## [EXERCÍCIOS]
1. Liste todos os produtos que, segundo o trecho fornecido, ocupam agora o lugar antes reservado às revistas.
2. Transcreva as linhas dos dados de trabalho, começando pela primeira e seguindo até a linha que contém "49156 millimetres", inclusive, e omita as imagens.

Qual não foi minha tristeza ao constatar que a boa e confiável revistaria é agora mais um mercadinho do que qualquer outro comércio, e jornais e revistas ficaram reduzidos a uma ínfima prateleira e a um solitário expositor. No lugar antes ocupado por Cartas Capital, Piauís, Istoés, Exames, Vejas e cia., lá estão potes de maionese, garrafas de vodka, pacotes de batata palha e produtos para limpeza.

A explicação para a transformação é a mais singela e realista possível: as publicações que vendiam pouco, mesmo as ótimas Superinteressante e Piauí, ocupavam espaço sem dar retorno. Vendiam nada. Ao comerciante não restou outra alternativa que não a de buscar melhor rentabilidade sob pena de fechar as portas. O descompasso entre oferta e procura com o produto publicações impressas passa a ser suprido por enlatados e empacotados em geral.

É a lenta e inexorável falência de jornais e revistas impressos agravada pela nova realidade em que a informação circula de forma mais rápida embora superficial, e os consumidores de informação passam a se habituar cada vez mais ao meio digital. A prática comporta ainda o ônus de os novos leitores não adquirirem o hábito de aprofundar a leitura, mas fazer o quê? É a mídia digital que avança, dominando as escolhas do consumidor com ofertas de leituras de forma gratuita ou a preço quase simbólico, como a assinatura de O Globo, que você pode providenciar neste momento pagando apenas R$ 1,99 por seis meses. Quando vencer este período de oferta promocional, com alguma boa conversa você pode conseguir uma renovação por meros R$ 9,99 mensais.

## [DADOS DE TRABALHO]
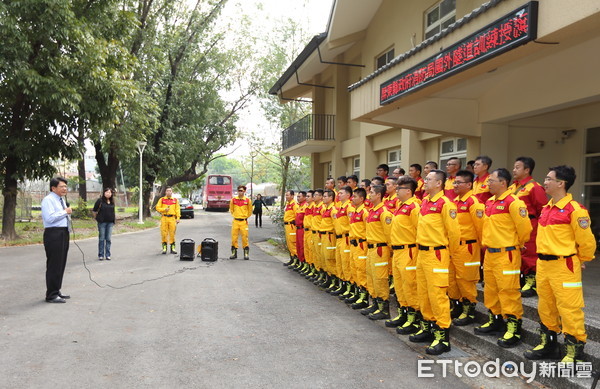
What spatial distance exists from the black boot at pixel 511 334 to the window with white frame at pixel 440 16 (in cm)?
840

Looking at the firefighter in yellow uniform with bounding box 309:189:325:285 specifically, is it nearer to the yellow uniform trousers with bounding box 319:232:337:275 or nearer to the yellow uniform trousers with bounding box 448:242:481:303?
the yellow uniform trousers with bounding box 319:232:337:275

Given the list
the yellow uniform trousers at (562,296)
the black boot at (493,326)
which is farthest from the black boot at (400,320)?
the yellow uniform trousers at (562,296)

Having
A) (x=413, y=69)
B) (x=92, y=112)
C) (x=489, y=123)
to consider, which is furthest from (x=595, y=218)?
(x=92, y=112)

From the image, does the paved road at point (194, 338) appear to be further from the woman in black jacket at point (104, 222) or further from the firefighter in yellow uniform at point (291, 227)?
the woman in black jacket at point (104, 222)

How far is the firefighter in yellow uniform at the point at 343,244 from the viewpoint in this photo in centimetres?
791

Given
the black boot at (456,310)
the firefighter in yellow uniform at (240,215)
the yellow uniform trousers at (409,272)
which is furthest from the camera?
the firefighter in yellow uniform at (240,215)

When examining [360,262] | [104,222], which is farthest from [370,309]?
[104,222]

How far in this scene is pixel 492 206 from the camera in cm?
530

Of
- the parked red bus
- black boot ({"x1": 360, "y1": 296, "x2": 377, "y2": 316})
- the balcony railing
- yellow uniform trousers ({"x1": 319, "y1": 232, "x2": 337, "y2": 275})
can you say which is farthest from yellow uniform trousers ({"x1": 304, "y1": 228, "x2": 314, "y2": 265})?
the parked red bus

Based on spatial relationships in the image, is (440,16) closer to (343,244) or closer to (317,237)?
(317,237)

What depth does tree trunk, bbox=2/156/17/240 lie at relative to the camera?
14.8 metres

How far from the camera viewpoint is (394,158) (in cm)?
1470

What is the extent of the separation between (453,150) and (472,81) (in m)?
3.53

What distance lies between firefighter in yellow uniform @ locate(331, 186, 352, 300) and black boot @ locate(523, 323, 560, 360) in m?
3.55
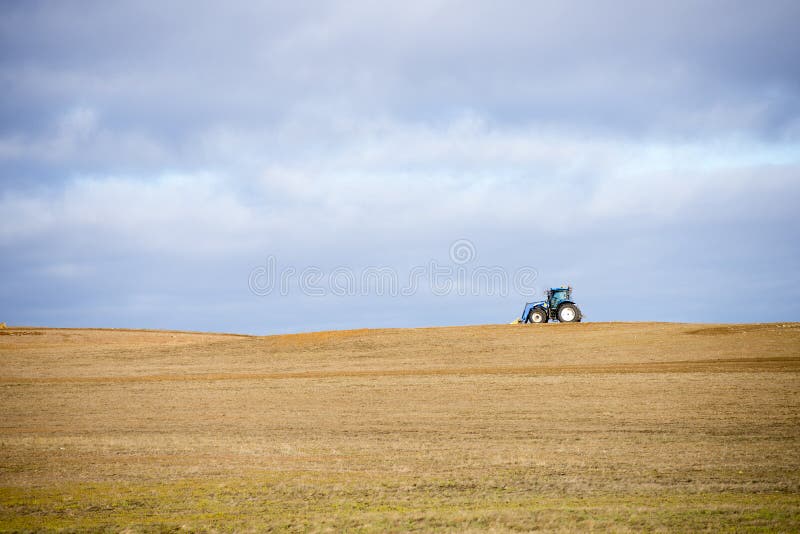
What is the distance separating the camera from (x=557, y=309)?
49156 millimetres

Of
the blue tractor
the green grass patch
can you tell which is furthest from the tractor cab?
the green grass patch

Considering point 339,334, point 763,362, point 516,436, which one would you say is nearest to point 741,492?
point 516,436

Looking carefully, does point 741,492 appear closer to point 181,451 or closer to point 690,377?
point 181,451

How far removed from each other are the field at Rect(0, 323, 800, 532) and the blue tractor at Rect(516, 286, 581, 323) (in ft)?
12.6

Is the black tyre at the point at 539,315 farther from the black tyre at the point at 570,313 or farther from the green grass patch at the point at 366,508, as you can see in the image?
the green grass patch at the point at 366,508

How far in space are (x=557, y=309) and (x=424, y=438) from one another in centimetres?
3109

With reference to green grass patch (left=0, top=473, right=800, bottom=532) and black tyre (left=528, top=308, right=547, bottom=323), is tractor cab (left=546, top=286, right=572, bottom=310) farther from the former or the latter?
green grass patch (left=0, top=473, right=800, bottom=532)

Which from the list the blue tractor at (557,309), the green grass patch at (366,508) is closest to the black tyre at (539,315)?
the blue tractor at (557,309)

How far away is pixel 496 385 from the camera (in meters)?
30.8

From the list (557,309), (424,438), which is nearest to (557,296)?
(557,309)

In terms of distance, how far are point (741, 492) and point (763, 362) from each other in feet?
81.5

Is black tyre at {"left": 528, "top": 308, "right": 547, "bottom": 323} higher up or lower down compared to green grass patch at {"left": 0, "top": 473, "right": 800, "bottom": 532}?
higher up

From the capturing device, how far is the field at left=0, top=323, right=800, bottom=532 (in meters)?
11.6

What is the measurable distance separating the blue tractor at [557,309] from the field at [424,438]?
12.6ft
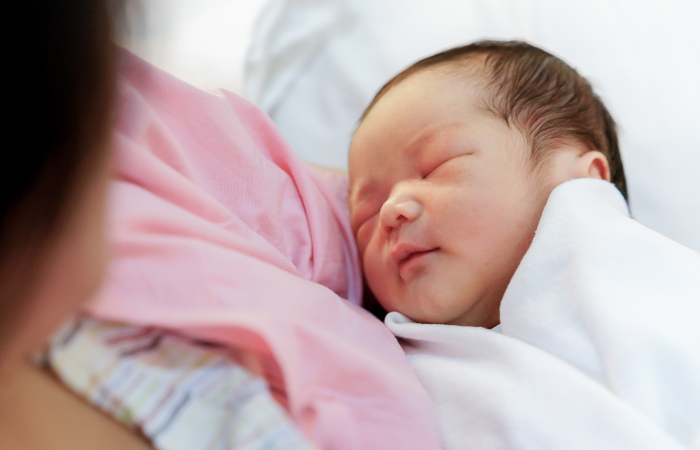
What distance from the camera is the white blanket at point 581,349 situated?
572 millimetres

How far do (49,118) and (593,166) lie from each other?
80 centimetres

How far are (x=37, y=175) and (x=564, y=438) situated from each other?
1.85ft

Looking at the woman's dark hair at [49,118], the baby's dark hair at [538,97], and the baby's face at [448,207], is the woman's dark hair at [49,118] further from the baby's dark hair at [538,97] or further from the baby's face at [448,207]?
the baby's dark hair at [538,97]

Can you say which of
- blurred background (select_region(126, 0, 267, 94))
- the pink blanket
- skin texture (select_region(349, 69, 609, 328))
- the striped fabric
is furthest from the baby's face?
blurred background (select_region(126, 0, 267, 94))

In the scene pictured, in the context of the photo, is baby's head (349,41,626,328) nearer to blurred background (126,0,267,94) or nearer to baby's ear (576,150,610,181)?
baby's ear (576,150,610,181)

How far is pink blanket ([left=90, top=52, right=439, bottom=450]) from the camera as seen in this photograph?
1.56 ft

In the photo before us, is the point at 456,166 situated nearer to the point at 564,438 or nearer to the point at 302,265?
the point at 302,265

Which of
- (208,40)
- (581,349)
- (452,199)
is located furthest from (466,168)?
(208,40)

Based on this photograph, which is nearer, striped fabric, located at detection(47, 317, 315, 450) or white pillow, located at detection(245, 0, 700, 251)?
striped fabric, located at detection(47, 317, 315, 450)

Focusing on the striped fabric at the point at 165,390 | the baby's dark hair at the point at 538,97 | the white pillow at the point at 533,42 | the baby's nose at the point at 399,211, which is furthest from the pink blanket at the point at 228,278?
the white pillow at the point at 533,42

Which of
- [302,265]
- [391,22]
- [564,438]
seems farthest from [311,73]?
[564,438]

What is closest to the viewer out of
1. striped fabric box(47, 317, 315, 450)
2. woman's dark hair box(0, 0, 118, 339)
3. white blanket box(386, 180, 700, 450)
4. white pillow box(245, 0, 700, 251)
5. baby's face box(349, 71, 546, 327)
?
woman's dark hair box(0, 0, 118, 339)

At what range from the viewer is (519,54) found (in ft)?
3.01

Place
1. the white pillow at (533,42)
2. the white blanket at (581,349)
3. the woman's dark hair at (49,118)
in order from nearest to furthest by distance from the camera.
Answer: the woman's dark hair at (49,118) < the white blanket at (581,349) < the white pillow at (533,42)
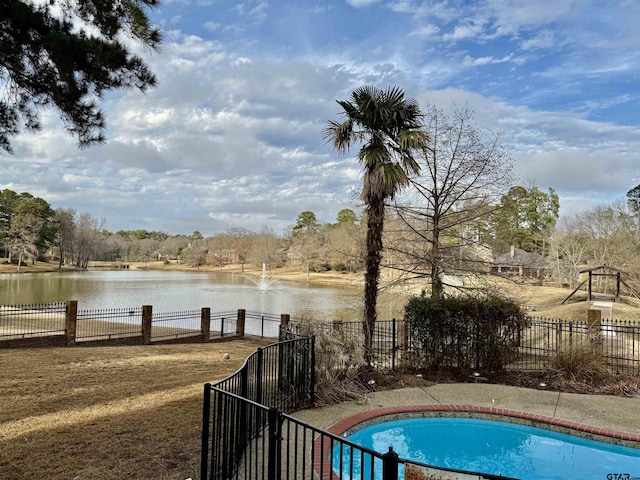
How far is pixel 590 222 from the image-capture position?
39906mm

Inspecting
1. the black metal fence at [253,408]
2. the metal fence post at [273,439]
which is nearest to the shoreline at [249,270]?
the black metal fence at [253,408]

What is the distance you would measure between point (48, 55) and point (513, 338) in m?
9.73

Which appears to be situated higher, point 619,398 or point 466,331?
point 466,331

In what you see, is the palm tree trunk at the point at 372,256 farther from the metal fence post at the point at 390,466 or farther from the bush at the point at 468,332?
the metal fence post at the point at 390,466

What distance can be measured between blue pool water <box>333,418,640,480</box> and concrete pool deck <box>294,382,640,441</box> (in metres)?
0.29

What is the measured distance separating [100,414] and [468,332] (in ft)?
23.5

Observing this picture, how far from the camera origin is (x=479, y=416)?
683cm

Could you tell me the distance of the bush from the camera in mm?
9086

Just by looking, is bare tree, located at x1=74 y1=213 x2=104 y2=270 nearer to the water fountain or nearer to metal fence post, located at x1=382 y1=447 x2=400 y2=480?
the water fountain

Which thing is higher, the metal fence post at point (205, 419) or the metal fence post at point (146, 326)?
the metal fence post at point (205, 419)

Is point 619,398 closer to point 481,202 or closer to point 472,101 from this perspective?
point 481,202

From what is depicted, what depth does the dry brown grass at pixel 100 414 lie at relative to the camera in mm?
4469

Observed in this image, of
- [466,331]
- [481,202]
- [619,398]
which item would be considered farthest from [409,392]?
[481,202]

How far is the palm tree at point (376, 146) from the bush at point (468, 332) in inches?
50.0
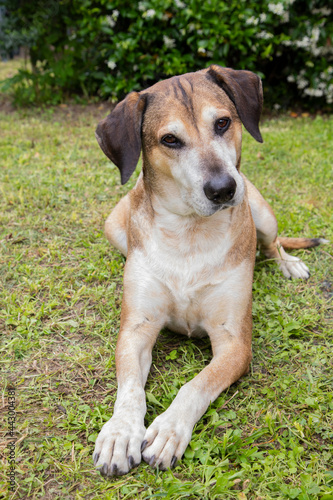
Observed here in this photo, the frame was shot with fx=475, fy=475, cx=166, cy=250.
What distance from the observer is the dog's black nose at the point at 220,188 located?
105 inches

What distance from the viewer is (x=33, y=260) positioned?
13.8 feet

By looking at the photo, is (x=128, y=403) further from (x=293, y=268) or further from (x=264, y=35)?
(x=264, y=35)

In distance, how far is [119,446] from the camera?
2.34 m

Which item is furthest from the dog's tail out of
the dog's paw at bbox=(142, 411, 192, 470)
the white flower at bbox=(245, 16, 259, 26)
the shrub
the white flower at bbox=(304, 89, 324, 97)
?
the white flower at bbox=(304, 89, 324, 97)

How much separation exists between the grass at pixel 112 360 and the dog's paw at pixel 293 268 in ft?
0.27

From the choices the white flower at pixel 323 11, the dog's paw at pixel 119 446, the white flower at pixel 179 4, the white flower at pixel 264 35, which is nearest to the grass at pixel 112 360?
the dog's paw at pixel 119 446

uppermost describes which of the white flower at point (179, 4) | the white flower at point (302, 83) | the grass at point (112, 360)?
the white flower at point (179, 4)

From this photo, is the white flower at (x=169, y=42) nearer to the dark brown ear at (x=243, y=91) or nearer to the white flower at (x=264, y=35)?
the white flower at (x=264, y=35)

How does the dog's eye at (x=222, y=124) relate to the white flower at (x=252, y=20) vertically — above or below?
above

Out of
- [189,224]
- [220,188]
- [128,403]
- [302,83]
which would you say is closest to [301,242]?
[189,224]

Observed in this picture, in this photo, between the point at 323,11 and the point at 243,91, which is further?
the point at 323,11

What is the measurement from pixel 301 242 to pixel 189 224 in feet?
5.46

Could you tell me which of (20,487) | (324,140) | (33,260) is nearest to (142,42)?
(324,140)

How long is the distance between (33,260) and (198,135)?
210cm
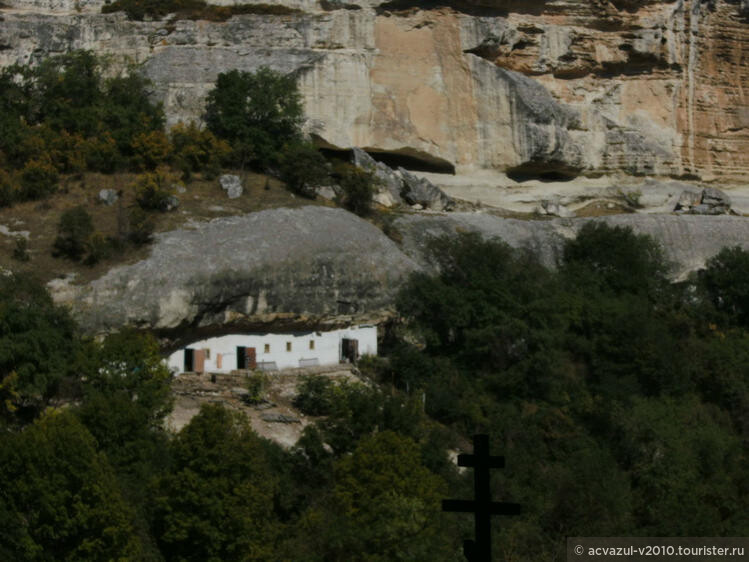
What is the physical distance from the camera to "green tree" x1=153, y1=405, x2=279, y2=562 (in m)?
25.0

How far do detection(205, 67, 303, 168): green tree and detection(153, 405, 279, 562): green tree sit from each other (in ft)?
48.1

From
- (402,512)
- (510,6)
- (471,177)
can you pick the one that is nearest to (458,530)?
(402,512)

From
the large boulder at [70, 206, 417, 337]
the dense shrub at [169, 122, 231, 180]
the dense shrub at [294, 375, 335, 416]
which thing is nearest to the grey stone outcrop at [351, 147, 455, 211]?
the dense shrub at [169, 122, 231, 180]

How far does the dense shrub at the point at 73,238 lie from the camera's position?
110 ft

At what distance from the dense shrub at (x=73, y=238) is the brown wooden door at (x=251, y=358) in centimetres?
445

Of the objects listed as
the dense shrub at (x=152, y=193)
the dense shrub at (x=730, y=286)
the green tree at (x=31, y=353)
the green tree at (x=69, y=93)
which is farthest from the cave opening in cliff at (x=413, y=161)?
the green tree at (x=31, y=353)

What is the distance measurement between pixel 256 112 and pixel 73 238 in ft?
28.6

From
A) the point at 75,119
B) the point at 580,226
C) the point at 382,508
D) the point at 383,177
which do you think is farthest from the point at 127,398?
the point at 580,226

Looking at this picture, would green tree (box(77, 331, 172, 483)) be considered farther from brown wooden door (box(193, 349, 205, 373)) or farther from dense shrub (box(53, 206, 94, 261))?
dense shrub (box(53, 206, 94, 261))

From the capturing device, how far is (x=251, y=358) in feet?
110

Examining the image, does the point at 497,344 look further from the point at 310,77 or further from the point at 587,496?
the point at 310,77

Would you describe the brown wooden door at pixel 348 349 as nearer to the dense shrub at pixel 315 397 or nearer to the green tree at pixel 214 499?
the dense shrub at pixel 315 397

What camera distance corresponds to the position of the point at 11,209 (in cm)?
3594

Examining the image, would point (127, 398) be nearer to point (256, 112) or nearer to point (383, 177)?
point (256, 112)
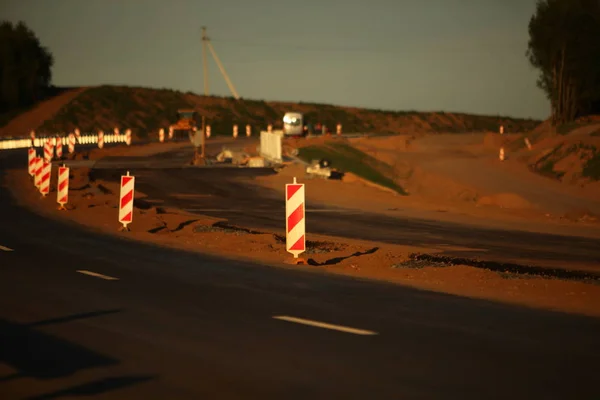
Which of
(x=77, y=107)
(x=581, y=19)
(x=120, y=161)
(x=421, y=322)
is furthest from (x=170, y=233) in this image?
(x=77, y=107)

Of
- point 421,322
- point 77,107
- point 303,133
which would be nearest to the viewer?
point 421,322

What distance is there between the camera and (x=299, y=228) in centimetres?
1938

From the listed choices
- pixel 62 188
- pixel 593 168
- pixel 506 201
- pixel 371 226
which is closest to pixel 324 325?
pixel 371 226

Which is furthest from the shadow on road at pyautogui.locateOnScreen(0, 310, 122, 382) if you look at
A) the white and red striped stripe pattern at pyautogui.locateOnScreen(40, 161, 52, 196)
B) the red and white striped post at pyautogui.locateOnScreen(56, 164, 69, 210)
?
the white and red striped stripe pattern at pyautogui.locateOnScreen(40, 161, 52, 196)

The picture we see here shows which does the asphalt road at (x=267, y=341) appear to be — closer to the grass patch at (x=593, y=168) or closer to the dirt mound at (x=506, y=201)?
the dirt mound at (x=506, y=201)

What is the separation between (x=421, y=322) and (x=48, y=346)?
416 centimetres

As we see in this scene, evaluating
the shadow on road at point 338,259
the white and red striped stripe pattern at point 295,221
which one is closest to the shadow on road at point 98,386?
the white and red striped stripe pattern at point 295,221

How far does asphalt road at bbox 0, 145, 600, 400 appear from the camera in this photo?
28.9 ft

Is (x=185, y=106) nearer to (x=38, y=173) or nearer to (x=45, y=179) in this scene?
(x=38, y=173)

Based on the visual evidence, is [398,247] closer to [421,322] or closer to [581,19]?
[421,322]

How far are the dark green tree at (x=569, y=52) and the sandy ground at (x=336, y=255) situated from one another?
209ft

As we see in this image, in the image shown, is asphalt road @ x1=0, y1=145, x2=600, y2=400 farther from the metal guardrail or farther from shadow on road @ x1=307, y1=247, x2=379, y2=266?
the metal guardrail

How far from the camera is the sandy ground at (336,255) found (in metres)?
15.5

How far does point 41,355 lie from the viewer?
1016 cm
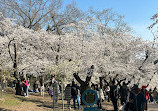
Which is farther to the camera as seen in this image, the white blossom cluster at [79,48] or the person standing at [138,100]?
the white blossom cluster at [79,48]

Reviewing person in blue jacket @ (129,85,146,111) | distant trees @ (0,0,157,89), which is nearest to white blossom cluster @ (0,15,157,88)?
distant trees @ (0,0,157,89)

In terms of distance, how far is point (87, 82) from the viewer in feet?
47.6

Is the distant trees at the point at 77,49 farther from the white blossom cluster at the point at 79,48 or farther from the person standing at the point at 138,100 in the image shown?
the person standing at the point at 138,100

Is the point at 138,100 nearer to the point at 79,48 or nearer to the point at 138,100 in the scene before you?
the point at 138,100

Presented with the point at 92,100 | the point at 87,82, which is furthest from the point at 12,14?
the point at 92,100

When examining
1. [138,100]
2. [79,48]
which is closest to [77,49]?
[79,48]

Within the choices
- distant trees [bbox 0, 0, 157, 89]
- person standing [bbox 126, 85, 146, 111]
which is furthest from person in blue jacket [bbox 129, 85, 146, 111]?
distant trees [bbox 0, 0, 157, 89]

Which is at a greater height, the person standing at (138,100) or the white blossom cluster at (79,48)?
the white blossom cluster at (79,48)

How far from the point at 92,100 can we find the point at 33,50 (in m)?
11.7

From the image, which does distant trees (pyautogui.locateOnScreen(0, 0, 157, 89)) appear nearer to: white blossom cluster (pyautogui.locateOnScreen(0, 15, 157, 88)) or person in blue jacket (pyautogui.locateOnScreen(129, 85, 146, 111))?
white blossom cluster (pyautogui.locateOnScreen(0, 15, 157, 88))

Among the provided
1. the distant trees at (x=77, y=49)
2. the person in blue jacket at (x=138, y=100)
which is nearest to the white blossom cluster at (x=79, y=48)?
the distant trees at (x=77, y=49)

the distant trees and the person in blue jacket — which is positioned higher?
the distant trees

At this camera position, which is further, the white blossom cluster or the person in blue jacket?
the white blossom cluster

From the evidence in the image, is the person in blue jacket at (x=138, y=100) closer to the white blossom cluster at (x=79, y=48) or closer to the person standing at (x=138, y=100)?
the person standing at (x=138, y=100)
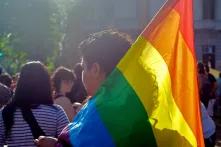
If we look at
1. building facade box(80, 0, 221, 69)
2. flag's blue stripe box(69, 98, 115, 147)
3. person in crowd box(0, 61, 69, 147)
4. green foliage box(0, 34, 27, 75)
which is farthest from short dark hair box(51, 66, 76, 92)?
building facade box(80, 0, 221, 69)

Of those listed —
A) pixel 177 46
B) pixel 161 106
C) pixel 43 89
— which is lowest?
pixel 43 89

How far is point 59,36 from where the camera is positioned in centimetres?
3544

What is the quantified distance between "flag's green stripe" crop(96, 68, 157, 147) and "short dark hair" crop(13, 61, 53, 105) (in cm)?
207

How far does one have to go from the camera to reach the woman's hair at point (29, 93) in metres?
4.78

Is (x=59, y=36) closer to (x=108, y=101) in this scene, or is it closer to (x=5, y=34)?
(x=5, y=34)

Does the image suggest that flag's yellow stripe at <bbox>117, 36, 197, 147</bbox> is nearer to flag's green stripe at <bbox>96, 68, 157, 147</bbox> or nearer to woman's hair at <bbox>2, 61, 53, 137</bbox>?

## [RESPOSTAS EM ORDEM]
1. Potes de maionese, garrafas de vodka, pacotes de batata palha e produtos para limpeza.

2.
What spatial distance exists from the black boot at pixel 511 334 to the window with white frame at pixel 440 16 (in cm)?
840

Looking at the firefighter in yellow uniform with bounding box 309:189:325:285 specifically, is it nearer to the yellow uniform trousers with bounding box 319:232:337:275 or nearer to the yellow uniform trousers with bounding box 448:242:481:303?
the yellow uniform trousers with bounding box 319:232:337:275

Given the list
the yellow uniform trousers at (562,296)
the black boot at (493,326)
which is farthest from the black boot at (400,320)?
the yellow uniform trousers at (562,296)

Having
A) (x=413, y=69)
B) (x=92, y=112)
C) (x=489, y=123)
to consider, which is furthest from (x=595, y=218)?
(x=92, y=112)

From the image, does the paved road at point (194, 338) appear to be further from the woman in black jacket at point (104, 222) or further from the firefighter in yellow uniform at point (291, 227)?
the woman in black jacket at point (104, 222)

How far is the firefighter in yellow uniform at the point at 343,244 from the viewpoint in this photo in centimetres?
791

Given
the black boot at (456,310)
the firefighter in yellow uniform at (240,215)
the yellow uniform trousers at (409,272)
which is furthest from the camera?
the firefighter in yellow uniform at (240,215)

When examining [360,262] | [104,222], which is farthest from [370,309]?
[104,222]

How far in this scene is pixel 492 206 from the camera in cm?
530

Of
- the parked red bus
- black boot ({"x1": 360, "y1": 296, "x2": 377, "y2": 316})
- the balcony railing
- yellow uniform trousers ({"x1": 319, "y1": 232, "x2": 337, "y2": 275})
can you say which is farthest from yellow uniform trousers ({"x1": 304, "y1": 228, "x2": 314, "y2": 265})?
the parked red bus

Based on spatial relationships in the image, is (440,16) closer to (343,244) or closer to (317,237)?
(317,237)

What depth does tree trunk, bbox=2/156/17/240 lie at relative to the camera?
14.8 metres

How far from the camera viewpoint is (394,158) (in cm)?
1470

What is the extent of the separation between (453,150) and (472,81) (in m)?
3.53

What distance lies between firefighter in yellow uniform @ locate(331, 186, 352, 300) and black boot @ locate(523, 323, 560, 360) in m?
3.55
What is the distance separating the camera from (x=557, y=309)?
49156 millimetres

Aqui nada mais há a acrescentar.